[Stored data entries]
—————

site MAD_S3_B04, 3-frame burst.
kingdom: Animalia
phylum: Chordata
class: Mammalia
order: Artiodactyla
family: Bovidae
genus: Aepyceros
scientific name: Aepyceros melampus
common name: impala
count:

—————

PROBLEM STATEMENT
Keep only the lines from the line with "kingdom: Animalia" to the end of the records above, and repeat them exactly.

OUTPUT FOR THIS TASK
kingdom: Animalia
phylum: Chordata
class: Mammalia
order: Artiodactyla
family: Bovidae
genus: Aepyceros
scientific name: Aepyceros melampus
common name: impala
count:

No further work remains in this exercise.